Canada issued a warning Monday that it stands ready to defend its prescription drug supply from US importation plans—and also said the plans wouldn’t work for the US, anyway. “Bulk importation will not provide an effective solution to the problem of high drug prices in the US,” Health Canada said in a statement.
The defensive stance comes just days after the US Food and Drug Administration granted Florida authorization to directly import cheaper prescription drugs from Canada in an effort to help drag down America’s uniquely stratospheric drug pricing. Florida is the first state to win such an authorization, and Florida Governor Ron DeSantis celebrated it, claiming the drug imports will save the state “up to $180 million in the first year alone.” There are caveats, though. Before Florida can import any drugs, it must complete several obligations, including submitting to the FDA additional drug-specific information, testing the drugs for authenticity and FDA compliance, and relabeling them in accordance with FDA labeling.
The FDA authorized the importation program in accordance with section 804 of the Federal Food, Drug, and Cosmetic Act (FD&C Act). The move stems from President Biden’s “Executive Order on Promoting Competition in the American Economy,” which directed the FDA to help develop such programs.
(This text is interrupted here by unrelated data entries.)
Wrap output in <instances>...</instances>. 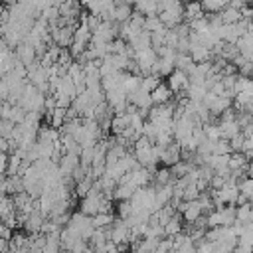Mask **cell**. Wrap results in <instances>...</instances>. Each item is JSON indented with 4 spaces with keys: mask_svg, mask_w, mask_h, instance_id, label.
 Wrapping results in <instances>:
<instances>
[{
    "mask_svg": "<svg viewBox=\"0 0 253 253\" xmlns=\"http://www.w3.org/2000/svg\"><path fill=\"white\" fill-rule=\"evenodd\" d=\"M160 150L162 146L154 144L144 134L134 142V158L140 162L142 168H148V170H154L156 164L160 162Z\"/></svg>",
    "mask_w": 253,
    "mask_h": 253,
    "instance_id": "6da1fadb",
    "label": "cell"
},
{
    "mask_svg": "<svg viewBox=\"0 0 253 253\" xmlns=\"http://www.w3.org/2000/svg\"><path fill=\"white\" fill-rule=\"evenodd\" d=\"M45 97L47 95H43L36 85L28 83L26 85V91H24V95H22V99H20L18 105L22 109H26L28 113H40L42 109H45Z\"/></svg>",
    "mask_w": 253,
    "mask_h": 253,
    "instance_id": "7a4b0ae2",
    "label": "cell"
},
{
    "mask_svg": "<svg viewBox=\"0 0 253 253\" xmlns=\"http://www.w3.org/2000/svg\"><path fill=\"white\" fill-rule=\"evenodd\" d=\"M65 227H69L75 235H79L81 239H91V235L95 233V225H93V217L91 215H87V213H83V211H75V213H71V217H69V223L65 225Z\"/></svg>",
    "mask_w": 253,
    "mask_h": 253,
    "instance_id": "3957f363",
    "label": "cell"
},
{
    "mask_svg": "<svg viewBox=\"0 0 253 253\" xmlns=\"http://www.w3.org/2000/svg\"><path fill=\"white\" fill-rule=\"evenodd\" d=\"M239 196H241V190H239L237 184H225L223 188L213 190V194H211L213 206H217V210L223 208V206H233V204H237Z\"/></svg>",
    "mask_w": 253,
    "mask_h": 253,
    "instance_id": "277c9868",
    "label": "cell"
},
{
    "mask_svg": "<svg viewBox=\"0 0 253 253\" xmlns=\"http://www.w3.org/2000/svg\"><path fill=\"white\" fill-rule=\"evenodd\" d=\"M109 235H111V241L117 243L121 247V251H123L126 247V243L130 241V227L126 225L125 219H119L109 227Z\"/></svg>",
    "mask_w": 253,
    "mask_h": 253,
    "instance_id": "5b68a950",
    "label": "cell"
},
{
    "mask_svg": "<svg viewBox=\"0 0 253 253\" xmlns=\"http://www.w3.org/2000/svg\"><path fill=\"white\" fill-rule=\"evenodd\" d=\"M204 105L210 109L211 115H223L225 111L231 109V99L229 97H223V95H213L211 91H208L206 99H204Z\"/></svg>",
    "mask_w": 253,
    "mask_h": 253,
    "instance_id": "8992f818",
    "label": "cell"
},
{
    "mask_svg": "<svg viewBox=\"0 0 253 253\" xmlns=\"http://www.w3.org/2000/svg\"><path fill=\"white\" fill-rule=\"evenodd\" d=\"M132 57H134V61H136L140 73H144V75H150L152 69H154V65H156V61H158V53H156L154 47L144 49V51H138V53H134Z\"/></svg>",
    "mask_w": 253,
    "mask_h": 253,
    "instance_id": "52a82bcc",
    "label": "cell"
},
{
    "mask_svg": "<svg viewBox=\"0 0 253 253\" xmlns=\"http://www.w3.org/2000/svg\"><path fill=\"white\" fill-rule=\"evenodd\" d=\"M178 210H180V213H182L184 221H188L190 225H194V223L202 217V213H204L202 204H200L198 200H192V202L182 200V202H178Z\"/></svg>",
    "mask_w": 253,
    "mask_h": 253,
    "instance_id": "ba28073f",
    "label": "cell"
},
{
    "mask_svg": "<svg viewBox=\"0 0 253 253\" xmlns=\"http://www.w3.org/2000/svg\"><path fill=\"white\" fill-rule=\"evenodd\" d=\"M73 38H75V26H59L55 30H51V40L55 45L67 49L73 45Z\"/></svg>",
    "mask_w": 253,
    "mask_h": 253,
    "instance_id": "9c48e42d",
    "label": "cell"
},
{
    "mask_svg": "<svg viewBox=\"0 0 253 253\" xmlns=\"http://www.w3.org/2000/svg\"><path fill=\"white\" fill-rule=\"evenodd\" d=\"M128 103H130L132 107H136L144 117H146V111H150V105H154V103H152V95H150L148 91H144L142 87L128 95Z\"/></svg>",
    "mask_w": 253,
    "mask_h": 253,
    "instance_id": "30bf717a",
    "label": "cell"
},
{
    "mask_svg": "<svg viewBox=\"0 0 253 253\" xmlns=\"http://www.w3.org/2000/svg\"><path fill=\"white\" fill-rule=\"evenodd\" d=\"M180 154H182V146L178 144V142H172V144H168V146H162V150H160V162L168 168V166H174V164H178L182 158H180Z\"/></svg>",
    "mask_w": 253,
    "mask_h": 253,
    "instance_id": "8fae6325",
    "label": "cell"
},
{
    "mask_svg": "<svg viewBox=\"0 0 253 253\" xmlns=\"http://www.w3.org/2000/svg\"><path fill=\"white\" fill-rule=\"evenodd\" d=\"M168 87L172 89V93H182V91H188L190 87V75L182 69H176L170 77H168Z\"/></svg>",
    "mask_w": 253,
    "mask_h": 253,
    "instance_id": "7c38bea8",
    "label": "cell"
},
{
    "mask_svg": "<svg viewBox=\"0 0 253 253\" xmlns=\"http://www.w3.org/2000/svg\"><path fill=\"white\" fill-rule=\"evenodd\" d=\"M43 217H45V215H43L40 210H36L34 213H30V215H26V217H24L22 225H24V229H26L28 233L38 235V233H42V229H43V223H45V219H43Z\"/></svg>",
    "mask_w": 253,
    "mask_h": 253,
    "instance_id": "4fadbf2b",
    "label": "cell"
},
{
    "mask_svg": "<svg viewBox=\"0 0 253 253\" xmlns=\"http://www.w3.org/2000/svg\"><path fill=\"white\" fill-rule=\"evenodd\" d=\"M81 166V154H69L65 152L59 160V170L63 176H73V172Z\"/></svg>",
    "mask_w": 253,
    "mask_h": 253,
    "instance_id": "5bb4252c",
    "label": "cell"
},
{
    "mask_svg": "<svg viewBox=\"0 0 253 253\" xmlns=\"http://www.w3.org/2000/svg\"><path fill=\"white\" fill-rule=\"evenodd\" d=\"M16 55H18V59H20L24 65H32V63L38 61V51H36V47L30 45L28 42H22V43L16 47Z\"/></svg>",
    "mask_w": 253,
    "mask_h": 253,
    "instance_id": "9a60e30c",
    "label": "cell"
},
{
    "mask_svg": "<svg viewBox=\"0 0 253 253\" xmlns=\"http://www.w3.org/2000/svg\"><path fill=\"white\" fill-rule=\"evenodd\" d=\"M130 49H132V55L138 53V51H144V49H150L152 47V34L150 32H140L132 42H128Z\"/></svg>",
    "mask_w": 253,
    "mask_h": 253,
    "instance_id": "2e32d148",
    "label": "cell"
},
{
    "mask_svg": "<svg viewBox=\"0 0 253 253\" xmlns=\"http://www.w3.org/2000/svg\"><path fill=\"white\" fill-rule=\"evenodd\" d=\"M91 40H93V32H91L85 24H77L73 43H75V45H79L81 49H87V45L91 43Z\"/></svg>",
    "mask_w": 253,
    "mask_h": 253,
    "instance_id": "e0dca14e",
    "label": "cell"
},
{
    "mask_svg": "<svg viewBox=\"0 0 253 253\" xmlns=\"http://www.w3.org/2000/svg\"><path fill=\"white\" fill-rule=\"evenodd\" d=\"M132 2H134L136 12L144 14L146 18H150V16H158V14L162 12V8H160L154 0H132Z\"/></svg>",
    "mask_w": 253,
    "mask_h": 253,
    "instance_id": "ac0fdd59",
    "label": "cell"
},
{
    "mask_svg": "<svg viewBox=\"0 0 253 253\" xmlns=\"http://www.w3.org/2000/svg\"><path fill=\"white\" fill-rule=\"evenodd\" d=\"M184 8H186L184 18L188 20V24H190V22H194V20H198V18H204V16H206L204 6H202V0H192V2H186V4H184Z\"/></svg>",
    "mask_w": 253,
    "mask_h": 253,
    "instance_id": "d6986e66",
    "label": "cell"
},
{
    "mask_svg": "<svg viewBox=\"0 0 253 253\" xmlns=\"http://www.w3.org/2000/svg\"><path fill=\"white\" fill-rule=\"evenodd\" d=\"M150 95H152V103L154 105H166L172 99V89L168 87V83H160Z\"/></svg>",
    "mask_w": 253,
    "mask_h": 253,
    "instance_id": "ffe728a7",
    "label": "cell"
},
{
    "mask_svg": "<svg viewBox=\"0 0 253 253\" xmlns=\"http://www.w3.org/2000/svg\"><path fill=\"white\" fill-rule=\"evenodd\" d=\"M128 126H130V115H128V113L115 115L113 121H111V130L115 132V136H121Z\"/></svg>",
    "mask_w": 253,
    "mask_h": 253,
    "instance_id": "44dd1931",
    "label": "cell"
},
{
    "mask_svg": "<svg viewBox=\"0 0 253 253\" xmlns=\"http://www.w3.org/2000/svg\"><path fill=\"white\" fill-rule=\"evenodd\" d=\"M237 49H239V55H243L245 59L253 61V32H247L237 42Z\"/></svg>",
    "mask_w": 253,
    "mask_h": 253,
    "instance_id": "7402d4cb",
    "label": "cell"
},
{
    "mask_svg": "<svg viewBox=\"0 0 253 253\" xmlns=\"http://www.w3.org/2000/svg\"><path fill=\"white\" fill-rule=\"evenodd\" d=\"M247 156L243 154V152H233L231 156H229V170L231 172H239V174H243L245 170H247Z\"/></svg>",
    "mask_w": 253,
    "mask_h": 253,
    "instance_id": "603a6c76",
    "label": "cell"
},
{
    "mask_svg": "<svg viewBox=\"0 0 253 253\" xmlns=\"http://www.w3.org/2000/svg\"><path fill=\"white\" fill-rule=\"evenodd\" d=\"M208 85H204V83H190V87H188V99L190 101H204L206 99V95H208Z\"/></svg>",
    "mask_w": 253,
    "mask_h": 253,
    "instance_id": "cb8c5ba5",
    "label": "cell"
},
{
    "mask_svg": "<svg viewBox=\"0 0 253 253\" xmlns=\"http://www.w3.org/2000/svg\"><path fill=\"white\" fill-rule=\"evenodd\" d=\"M65 121H67V109H63V107H57L51 115H47V123L53 128H61L65 125Z\"/></svg>",
    "mask_w": 253,
    "mask_h": 253,
    "instance_id": "d4e9b609",
    "label": "cell"
},
{
    "mask_svg": "<svg viewBox=\"0 0 253 253\" xmlns=\"http://www.w3.org/2000/svg\"><path fill=\"white\" fill-rule=\"evenodd\" d=\"M154 180H156V186H168V184H176V176L170 168H160L154 172Z\"/></svg>",
    "mask_w": 253,
    "mask_h": 253,
    "instance_id": "484cf974",
    "label": "cell"
},
{
    "mask_svg": "<svg viewBox=\"0 0 253 253\" xmlns=\"http://www.w3.org/2000/svg\"><path fill=\"white\" fill-rule=\"evenodd\" d=\"M176 69H182V71H186L188 75L196 69V61H194V57L190 55V53H178V57H176Z\"/></svg>",
    "mask_w": 253,
    "mask_h": 253,
    "instance_id": "4316f807",
    "label": "cell"
},
{
    "mask_svg": "<svg viewBox=\"0 0 253 253\" xmlns=\"http://www.w3.org/2000/svg\"><path fill=\"white\" fill-rule=\"evenodd\" d=\"M162 235H166L164 233V225L152 215L150 217V221H148V227H146V233H144V237H152V239H162Z\"/></svg>",
    "mask_w": 253,
    "mask_h": 253,
    "instance_id": "83f0119b",
    "label": "cell"
},
{
    "mask_svg": "<svg viewBox=\"0 0 253 253\" xmlns=\"http://www.w3.org/2000/svg\"><path fill=\"white\" fill-rule=\"evenodd\" d=\"M219 16H221L223 24H237V22H241V20H243L241 10H237V8H233V6H227L225 10H221V12H219Z\"/></svg>",
    "mask_w": 253,
    "mask_h": 253,
    "instance_id": "f1b7e54d",
    "label": "cell"
},
{
    "mask_svg": "<svg viewBox=\"0 0 253 253\" xmlns=\"http://www.w3.org/2000/svg\"><path fill=\"white\" fill-rule=\"evenodd\" d=\"M134 192H136V188L130 182H121L117 186V190H115V198L121 200V202H125V200H130L134 196Z\"/></svg>",
    "mask_w": 253,
    "mask_h": 253,
    "instance_id": "f546056e",
    "label": "cell"
},
{
    "mask_svg": "<svg viewBox=\"0 0 253 253\" xmlns=\"http://www.w3.org/2000/svg\"><path fill=\"white\" fill-rule=\"evenodd\" d=\"M132 14H134V12L130 10V4H117L115 22H117V24H126V22H130Z\"/></svg>",
    "mask_w": 253,
    "mask_h": 253,
    "instance_id": "4dcf8cb0",
    "label": "cell"
},
{
    "mask_svg": "<svg viewBox=\"0 0 253 253\" xmlns=\"http://www.w3.org/2000/svg\"><path fill=\"white\" fill-rule=\"evenodd\" d=\"M113 223H115V217H113L111 211H101V213H97V215L93 217L95 229H107V227H111Z\"/></svg>",
    "mask_w": 253,
    "mask_h": 253,
    "instance_id": "1f68e13d",
    "label": "cell"
},
{
    "mask_svg": "<svg viewBox=\"0 0 253 253\" xmlns=\"http://www.w3.org/2000/svg\"><path fill=\"white\" fill-rule=\"evenodd\" d=\"M59 239H61V247L65 249V251H71L73 249V245L81 239L79 235H75L69 227H65V229H61V235H59Z\"/></svg>",
    "mask_w": 253,
    "mask_h": 253,
    "instance_id": "d6a6232c",
    "label": "cell"
},
{
    "mask_svg": "<svg viewBox=\"0 0 253 253\" xmlns=\"http://www.w3.org/2000/svg\"><path fill=\"white\" fill-rule=\"evenodd\" d=\"M61 146H63V150L65 152H69V154H81V144L71 136V134H61Z\"/></svg>",
    "mask_w": 253,
    "mask_h": 253,
    "instance_id": "836d02e7",
    "label": "cell"
},
{
    "mask_svg": "<svg viewBox=\"0 0 253 253\" xmlns=\"http://www.w3.org/2000/svg\"><path fill=\"white\" fill-rule=\"evenodd\" d=\"M237 221L253 223V204H243L237 208Z\"/></svg>",
    "mask_w": 253,
    "mask_h": 253,
    "instance_id": "e575fe53",
    "label": "cell"
},
{
    "mask_svg": "<svg viewBox=\"0 0 253 253\" xmlns=\"http://www.w3.org/2000/svg\"><path fill=\"white\" fill-rule=\"evenodd\" d=\"M239 243L253 247V223H243L241 225V233H239Z\"/></svg>",
    "mask_w": 253,
    "mask_h": 253,
    "instance_id": "d590c367",
    "label": "cell"
},
{
    "mask_svg": "<svg viewBox=\"0 0 253 253\" xmlns=\"http://www.w3.org/2000/svg\"><path fill=\"white\" fill-rule=\"evenodd\" d=\"M93 186H95V184H93V178L89 176V178H85V180H81V182L75 184V194H77L79 198H85V196L91 194Z\"/></svg>",
    "mask_w": 253,
    "mask_h": 253,
    "instance_id": "8d00e7d4",
    "label": "cell"
},
{
    "mask_svg": "<svg viewBox=\"0 0 253 253\" xmlns=\"http://www.w3.org/2000/svg\"><path fill=\"white\" fill-rule=\"evenodd\" d=\"M204 130H206V138L208 140H211V142H217V140H221L223 138V134H221V128H219V123L217 125H204Z\"/></svg>",
    "mask_w": 253,
    "mask_h": 253,
    "instance_id": "74e56055",
    "label": "cell"
},
{
    "mask_svg": "<svg viewBox=\"0 0 253 253\" xmlns=\"http://www.w3.org/2000/svg\"><path fill=\"white\" fill-rule=\"evenodd\" d=\"M164 233H166V237H174V235L182 233V223H180V217H178V215H174V217L164 225Z\"/></svg>",
    "mask_w": 253,
    "mask_h": 253,
    "instance_id": "f35d334b",
    "label": "cell"
},
{
    "mask_svg": "<svg viewBox=\"0 0 253 253\" xmlns=\"http://www.w3.org/2000/svg\"><path fill=\"white\" fill-rule=\"evenodd\" d=\"M14 130H16V123H12L10 119H2V123H0V134H2V138L12 140Z\"/></svg>",
    "mask_w": 253,
    "mask_h": 253,
    "instance_id": "ab89813d",
    "label": "cell"
},
{
    "mask_svg": "<svg viewBox=\"0 0 253 253\" xmlns=\"http://www.w3.org/2000/svg\"><path fill=\"white\" fill-rule=\"evenodd\" d=\"M158 85H160V81H158V75H154V73L144 75V77H142V83H140V87H142L144 91H148V93H152Z\"/></svg>",
    "mask_w": 253,
    "mask_h": 253,
    "instance_id": "60d3db41",
    "label": "cell"
},
{
    "mask_svg": "<svg viewBox=\"0 0 253 253\" xmlns=\"http://www.w3.org/2000/svg\"><path fill=\"white\" fill-rule=\"evenodd\" d=\"M211 152H213V154H231L233 150H231L229 140H227V138H221V140H217V142L211 144Z\"/></svg>",
    "mask_w": 253,
    "mask_h": 253,
    "instance_id": "b9f144b4",
    "label": "cell"
},
{
    "mask_svg": "<svg viewBox=\"0 0 253 253\" xmlns=\"http://www.w3.org/2000/svg\"><path fill=\"white\" fill-rule=\"evenodd\" d=\"M162 28H166V26L162 24V20H160L158 16H150V18H146V22H144V30L150 32V34H154V32H158V30H162Z\"/></svg>",
    "mask_w": 253,
    "mask_h": 253,
    "instance_id": "7bdbcfd3",
    "label": "cell"
},
{
    "mask_svg": "<svg viewBox=\"0 0 253 253\" xmlns=\"http://www.w3.org/2000/svg\"><path fill=\"white\" fill-rule=\"evenodd\" d=\"M174 253H198V247H196V241L188 235L186 237V241L180 245V247H176V251Z\"/></svg>",
    "mask_w": 253,
    "mask_h": 253,
    "instance_id": "ee69618b",
    "label": "cell"
},
{
    "mask_svg": "<svg viewBox=\"0 0 253 253\" xmlns=\"http://www.w3.org/2000/svg\"><path fill=\"white\" fill-rule=\"evenodd\" d=\"M132 213H134V208H132L130 200H125V202L119 204V215H121V219H128Z\"/></svg>",
    "mask_w": 253,
    "mask_h": 253,
    "instance_id": "f6af8a7d",
    "label": "cell"
},
{
    "mask_svg": "<svg viewBox=\"0 0 253 253\" xmlns=\"http://www.w3.org/2000/svg\"><path fill=\"white\" fill-rule=\"evenodd\" d=\"M239 190H241L243 196H247V200L253 202V178H245V180H241Z\"/></svg>",
    "mask_w": 253,
    "mask_h": 253,
    "instance_id": "bcb514c9",
    "label": "cell"
},
{
    "mask_svg": "<svg viewBox=\"0 0 253 253\" xmlns=\"http://www.w3.org/2000/svg\"><path fill=\"white\" fill-rule=\"evenodd\" d=\"M229 144H231V150H233V152H243V148H245V134L241 132L239 136L231 138Z\"/></svg>",
    "mask_w": 253,
    "mask_h": 253,
    "instance_id": "7dc6e473",
    "label": "cell"
},
{
    "mask_svg": "<svg viewBox=\"0 0 253 253\" xmlns=\"http://www.w3.org/2000/svg\"><path fill=\"white\" fill-rule=\"evenodd\" d=\"M0 233H2V239H12L14 237L12 231H10V225H6V223L0 225Z\"/></svg>",
    "mask_w": 253,
    "mask_h": 253,
    "instance_id": "c3c4849f",
    "label": "cell"
},
{
    "mask_svg": "<svg viewBox=\"0 0 253 253\" xmlns=\"http://www.w3.org/2000/svg\"><path fill=\"white\" fill-rule=\"evenodd\" d=\"M233 253H253V247H247V245L237 243V245H235V249H233Z\"/></svg>",
    "mask_w": 253,
    "mask_h": 253,
    "instance_id": "681fc988",
    "label": "cell"
},
{
    "mask_svg": "<svg viewBox=\"0 0 253 253\" xmlns=\"http://www.w3.org/2000/svg\"><path fill=\"white\" fill-rule=\"evenodd\" d=\"M63 2H65V0H51V4H53V6H61Z\"/></svg>",
    "mask_w": 253,
    "mask_h": 253,
    "instance_id": "f907efd6",
    "label": "cell"
},
{
    "mask_svg": "<svg viewBox=\"0 0 253 253\" xmlns=\"http://www.w3.org/2000/svg\"><path fill=\"white\" fill-rule=\"evenodd\" d=\"M61 253H71V251H65V249H63V251H61Z\"/></svg>",
    "mask_w": 253,
    "mask_h": 253,
    "instance_id": "816d5d0a",
    "label": "cell"
},
{
    "mask_svg": "<svg viewBox=\"0 0 253 253\" xmlns=\"http://www.w3.org/2000/svg\"><path fill=\"white\" fill-rule=\"evenodd\" d=\"M186 2H192V0H186Z\"/></svg>",
    "mask_w": 253,
    "mask_h": 253,
    "instance_id": "f5cc1de1",
    "label": "cell"
},
{
    "mask_svg": "<svg viewBox=\"0 0 253 253\" xmlns=\"http://www.w3.org/2000/svg\"><path fill=\"white\" fill-rule=\"evenodd\" d=\"M75 2H77V0H75Z\"/></svg>",
    "mask_w": 253,
    "mask_h": 253,
    "instance_id": "db71d44e",
    "label": "cell"
}]
</instances>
“The FDA is committed to working with states and Indian tribes that seek to develop successful section 804 importation proposals,” FDA Commissioner Robert Califf said in the agency’s authorization announcement. “These proposals must demonstrate the programs would result in significant cost savings to consumers without adding risk of exposure to unsafe or ineffective drugs.”
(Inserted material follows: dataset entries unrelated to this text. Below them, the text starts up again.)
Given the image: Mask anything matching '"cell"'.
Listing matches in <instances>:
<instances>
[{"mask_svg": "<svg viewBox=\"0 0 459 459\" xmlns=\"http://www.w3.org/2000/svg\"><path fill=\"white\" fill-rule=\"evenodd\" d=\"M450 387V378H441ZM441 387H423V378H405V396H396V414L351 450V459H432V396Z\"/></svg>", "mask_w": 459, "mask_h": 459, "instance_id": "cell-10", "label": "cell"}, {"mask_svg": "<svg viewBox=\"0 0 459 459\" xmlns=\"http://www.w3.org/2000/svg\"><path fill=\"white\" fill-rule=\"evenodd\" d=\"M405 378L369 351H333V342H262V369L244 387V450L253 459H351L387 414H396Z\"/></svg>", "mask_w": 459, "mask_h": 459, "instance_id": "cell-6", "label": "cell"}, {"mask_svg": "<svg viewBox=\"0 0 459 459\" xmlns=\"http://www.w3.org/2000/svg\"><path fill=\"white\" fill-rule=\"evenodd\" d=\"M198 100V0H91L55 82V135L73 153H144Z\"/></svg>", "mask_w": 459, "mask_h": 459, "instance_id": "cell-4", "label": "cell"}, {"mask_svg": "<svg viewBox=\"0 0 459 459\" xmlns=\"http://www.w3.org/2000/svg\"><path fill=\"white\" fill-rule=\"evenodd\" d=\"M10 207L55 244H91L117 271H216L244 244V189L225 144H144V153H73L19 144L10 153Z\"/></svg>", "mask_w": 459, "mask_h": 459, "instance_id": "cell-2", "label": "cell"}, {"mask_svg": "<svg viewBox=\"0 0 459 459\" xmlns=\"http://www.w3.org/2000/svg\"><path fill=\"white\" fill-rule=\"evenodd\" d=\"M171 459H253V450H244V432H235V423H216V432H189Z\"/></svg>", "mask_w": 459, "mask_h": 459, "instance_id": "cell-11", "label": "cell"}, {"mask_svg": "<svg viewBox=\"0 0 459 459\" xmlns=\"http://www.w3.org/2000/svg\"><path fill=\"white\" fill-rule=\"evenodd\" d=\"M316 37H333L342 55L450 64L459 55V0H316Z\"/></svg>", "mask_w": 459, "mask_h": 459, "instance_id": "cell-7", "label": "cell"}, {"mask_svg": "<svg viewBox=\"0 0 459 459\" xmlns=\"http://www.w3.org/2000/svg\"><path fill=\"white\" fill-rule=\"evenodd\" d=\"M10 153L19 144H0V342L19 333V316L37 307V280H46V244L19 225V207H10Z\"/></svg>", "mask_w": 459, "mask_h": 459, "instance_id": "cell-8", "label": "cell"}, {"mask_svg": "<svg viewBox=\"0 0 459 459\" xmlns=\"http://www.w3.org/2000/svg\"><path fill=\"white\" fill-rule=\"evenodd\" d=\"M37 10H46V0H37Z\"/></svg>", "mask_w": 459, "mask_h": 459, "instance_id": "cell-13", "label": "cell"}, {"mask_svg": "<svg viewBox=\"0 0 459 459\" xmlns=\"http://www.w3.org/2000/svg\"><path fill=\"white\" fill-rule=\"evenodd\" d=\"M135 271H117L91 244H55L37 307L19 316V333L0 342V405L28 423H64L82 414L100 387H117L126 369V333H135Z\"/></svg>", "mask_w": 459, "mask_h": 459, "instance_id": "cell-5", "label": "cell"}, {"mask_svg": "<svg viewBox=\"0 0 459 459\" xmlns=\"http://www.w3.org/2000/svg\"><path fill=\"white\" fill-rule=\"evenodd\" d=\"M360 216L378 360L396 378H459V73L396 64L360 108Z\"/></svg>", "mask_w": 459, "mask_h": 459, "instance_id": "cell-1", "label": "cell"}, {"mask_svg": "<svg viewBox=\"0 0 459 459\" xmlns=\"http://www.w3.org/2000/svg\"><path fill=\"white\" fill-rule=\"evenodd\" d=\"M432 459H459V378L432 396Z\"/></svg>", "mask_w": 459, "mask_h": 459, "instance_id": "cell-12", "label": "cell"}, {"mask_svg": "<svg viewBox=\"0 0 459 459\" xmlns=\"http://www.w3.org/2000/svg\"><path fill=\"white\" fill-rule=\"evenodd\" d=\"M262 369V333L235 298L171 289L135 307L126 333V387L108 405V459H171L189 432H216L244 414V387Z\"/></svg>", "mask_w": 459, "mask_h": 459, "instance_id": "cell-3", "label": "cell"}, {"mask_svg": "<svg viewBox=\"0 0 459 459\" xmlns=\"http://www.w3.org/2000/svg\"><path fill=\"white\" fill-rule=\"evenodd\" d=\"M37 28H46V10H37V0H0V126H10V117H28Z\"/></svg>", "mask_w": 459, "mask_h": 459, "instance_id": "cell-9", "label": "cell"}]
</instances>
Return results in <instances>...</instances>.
Proponents of the program in the US say that importing cheaper drugs from abroad could help lower US drug prices by offering more competition on the market. Canada, like other countries, has lower drug prices than the US, partly because the country’s national health system negotiates prices for prescription drugs. The US government only began negotiating prices last year—and is currently being sued by several pharmaceutical companies over the move.
But Canada, which has a population around nine times smaller than the US, has been staunchly opposed to the US importing its drugs. It has repeatedly said that diverting medicines to the US could lead to drug shortages in Canada, make existing shortages worse, and/or cause price spikes.
In its statement Monday, Canada said it was mounting defenses against such possibilities in light of the FDA’s authorization. “The Government of Canada is taking all necessary action to safeguard the drug supply and ensure Canadians have access to the prescription drugs they need,” it said.
“Health Canada is actively monitoring the Canadian drug supply,” it continued and cited recent Canadian regulations that prevent the distribution of drugs outside the country if it could cause or worsen a drug shortage within Canada. “The Department will not hesitate to take immediate action to address non-compliance, ranging from requesting a plan for corrective measures, issuing a public advisory or other forms of communication, to taking action on the licenses of regulated parties who contravene the export prohibition if warranted.”
Drug makers in the US also intend to fight the plans. Stephen Ubl, CEO of the powerful trade group PhRMA—Pharmaceutical Research and Manufacturers of America—said in a statement that the group is “deeply concerned with the FDA’s reckless decision to approve Florida’s state importation plan” and claimed importation “poses a serious danger to public health.” Ubl concluded that “PhRMA is considering all options for preventing this policy from harming patients.”